• Por hacer
Reproduce sin cambios las líneas del listado, empezando por la que contiene "From the image, which" y terminando con la última línea del listado, ambas incluidas.

• Datos para procesar

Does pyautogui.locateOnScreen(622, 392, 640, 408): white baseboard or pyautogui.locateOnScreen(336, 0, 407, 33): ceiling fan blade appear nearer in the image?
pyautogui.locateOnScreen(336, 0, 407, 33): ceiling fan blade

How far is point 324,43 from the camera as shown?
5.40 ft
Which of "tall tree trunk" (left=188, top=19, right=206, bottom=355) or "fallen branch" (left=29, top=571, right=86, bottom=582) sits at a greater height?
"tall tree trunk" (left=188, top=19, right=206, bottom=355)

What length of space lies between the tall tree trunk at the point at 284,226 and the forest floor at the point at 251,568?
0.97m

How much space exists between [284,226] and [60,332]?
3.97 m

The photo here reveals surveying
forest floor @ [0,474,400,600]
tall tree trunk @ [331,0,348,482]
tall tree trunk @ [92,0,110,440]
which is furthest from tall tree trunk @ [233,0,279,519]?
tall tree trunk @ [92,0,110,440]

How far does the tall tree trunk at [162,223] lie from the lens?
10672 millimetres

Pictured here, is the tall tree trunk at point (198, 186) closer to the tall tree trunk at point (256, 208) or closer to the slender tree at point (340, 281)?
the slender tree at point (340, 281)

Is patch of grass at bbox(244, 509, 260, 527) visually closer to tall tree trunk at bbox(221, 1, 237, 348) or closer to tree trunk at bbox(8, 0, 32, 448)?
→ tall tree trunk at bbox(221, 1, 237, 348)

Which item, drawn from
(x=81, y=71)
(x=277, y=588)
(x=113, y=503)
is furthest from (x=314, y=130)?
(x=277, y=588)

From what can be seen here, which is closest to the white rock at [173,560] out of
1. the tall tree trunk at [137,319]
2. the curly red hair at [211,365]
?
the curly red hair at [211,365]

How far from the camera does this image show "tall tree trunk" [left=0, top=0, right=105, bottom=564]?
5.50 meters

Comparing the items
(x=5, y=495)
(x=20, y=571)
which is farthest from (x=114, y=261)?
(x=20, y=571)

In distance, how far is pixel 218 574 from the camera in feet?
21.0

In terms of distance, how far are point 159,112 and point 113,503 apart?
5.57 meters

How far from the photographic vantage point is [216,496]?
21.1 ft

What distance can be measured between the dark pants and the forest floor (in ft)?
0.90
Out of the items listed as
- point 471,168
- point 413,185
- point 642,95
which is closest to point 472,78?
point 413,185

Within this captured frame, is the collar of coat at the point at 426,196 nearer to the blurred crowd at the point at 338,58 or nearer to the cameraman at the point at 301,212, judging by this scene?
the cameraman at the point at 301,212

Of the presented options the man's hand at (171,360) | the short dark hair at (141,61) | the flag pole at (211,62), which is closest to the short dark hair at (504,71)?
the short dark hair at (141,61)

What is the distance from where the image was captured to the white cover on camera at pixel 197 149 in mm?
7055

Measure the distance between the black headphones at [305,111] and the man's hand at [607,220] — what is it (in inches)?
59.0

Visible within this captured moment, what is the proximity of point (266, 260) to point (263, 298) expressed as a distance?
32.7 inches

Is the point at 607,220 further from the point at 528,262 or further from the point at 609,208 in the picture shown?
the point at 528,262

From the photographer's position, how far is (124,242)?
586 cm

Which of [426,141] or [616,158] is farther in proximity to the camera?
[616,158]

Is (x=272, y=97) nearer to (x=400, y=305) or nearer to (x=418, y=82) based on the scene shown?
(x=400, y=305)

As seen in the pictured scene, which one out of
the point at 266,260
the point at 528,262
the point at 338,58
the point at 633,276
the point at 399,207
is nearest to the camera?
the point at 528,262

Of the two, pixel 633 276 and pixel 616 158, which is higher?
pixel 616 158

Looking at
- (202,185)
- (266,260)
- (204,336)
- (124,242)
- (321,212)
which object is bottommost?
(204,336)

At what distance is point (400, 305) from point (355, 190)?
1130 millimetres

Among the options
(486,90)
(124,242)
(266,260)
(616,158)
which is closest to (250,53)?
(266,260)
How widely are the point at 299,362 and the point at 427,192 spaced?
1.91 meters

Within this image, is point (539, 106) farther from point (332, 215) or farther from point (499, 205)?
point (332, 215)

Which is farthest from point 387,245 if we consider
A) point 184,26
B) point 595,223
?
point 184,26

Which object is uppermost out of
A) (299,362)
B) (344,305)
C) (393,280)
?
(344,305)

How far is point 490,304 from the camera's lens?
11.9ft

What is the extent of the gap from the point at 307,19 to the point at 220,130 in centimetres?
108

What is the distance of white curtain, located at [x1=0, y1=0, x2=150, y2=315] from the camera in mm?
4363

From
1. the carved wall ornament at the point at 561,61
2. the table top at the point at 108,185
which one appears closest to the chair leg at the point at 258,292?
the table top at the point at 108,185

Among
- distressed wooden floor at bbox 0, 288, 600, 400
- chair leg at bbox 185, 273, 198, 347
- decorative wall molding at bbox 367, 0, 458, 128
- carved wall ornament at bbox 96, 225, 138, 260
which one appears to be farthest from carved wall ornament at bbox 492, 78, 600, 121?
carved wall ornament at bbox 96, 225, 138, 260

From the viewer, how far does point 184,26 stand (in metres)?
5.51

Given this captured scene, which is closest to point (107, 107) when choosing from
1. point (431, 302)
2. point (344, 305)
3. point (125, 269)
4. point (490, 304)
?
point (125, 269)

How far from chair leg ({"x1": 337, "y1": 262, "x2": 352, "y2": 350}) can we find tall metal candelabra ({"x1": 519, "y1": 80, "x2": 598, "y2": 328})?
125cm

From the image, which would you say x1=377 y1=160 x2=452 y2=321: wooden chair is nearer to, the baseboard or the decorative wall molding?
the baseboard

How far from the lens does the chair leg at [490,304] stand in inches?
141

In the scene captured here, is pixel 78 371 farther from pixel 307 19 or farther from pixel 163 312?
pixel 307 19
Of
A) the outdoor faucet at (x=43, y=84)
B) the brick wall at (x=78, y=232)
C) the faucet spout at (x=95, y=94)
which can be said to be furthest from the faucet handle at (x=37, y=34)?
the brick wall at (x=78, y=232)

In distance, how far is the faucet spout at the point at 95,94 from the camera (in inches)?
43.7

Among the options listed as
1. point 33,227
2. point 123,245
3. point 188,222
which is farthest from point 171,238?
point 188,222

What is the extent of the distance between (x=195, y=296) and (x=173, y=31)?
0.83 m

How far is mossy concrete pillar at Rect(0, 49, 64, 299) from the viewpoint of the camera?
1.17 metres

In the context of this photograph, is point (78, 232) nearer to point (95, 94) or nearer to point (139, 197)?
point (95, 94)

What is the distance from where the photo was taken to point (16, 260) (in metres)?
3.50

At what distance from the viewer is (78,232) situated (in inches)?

• El resultado
From the image, which would you say x1=377 y1=160 x2=452 y2=321: wooden chair is nearer to, the baseboard or the decorative wall molding?
the baseboard

How far from the lens does the chair leg at [490,304] stand in inches?
141

In the scene captured here, is pixel 78 371 farther from pixel 307 19 or farther from pixel 163 312?
pixel 307 19
Of
A) the outdoor faucet at (x=43, y=84)
B) the brick wall at (x=78, y=232)
C) the faucet spout at (x=95, y=94)
which can be said to be furthest from the faucet handle at (x=37, y=34)?
the brick wall at (x=78, y=232)

In distance, how far is the faucet spout at the point at 95,94 from the camera (in inches)?
43.7

Among the options listed as
1. point 33,227
2. point 123,245
3. point 188,222
which is farthest from point 171,238?
point 188,222

What is the extent of the distance between (x=195, y=296) and (x=173, y=31)?
0.83 m

How far is mossy concrete pillar at Rect(0, 49, 64, 299) from the viewpoint of the camera?
1.17 metres

In the context of this photograph, is point (78, 232) nearer to point (95, 94) or nearer to point (139, 197)?
point (95, 94)

What is the distance from where the photo was taken to point (16, 260) (in metres)?
3.50

At what distance from the viewer is (78,232) situated (in inches)?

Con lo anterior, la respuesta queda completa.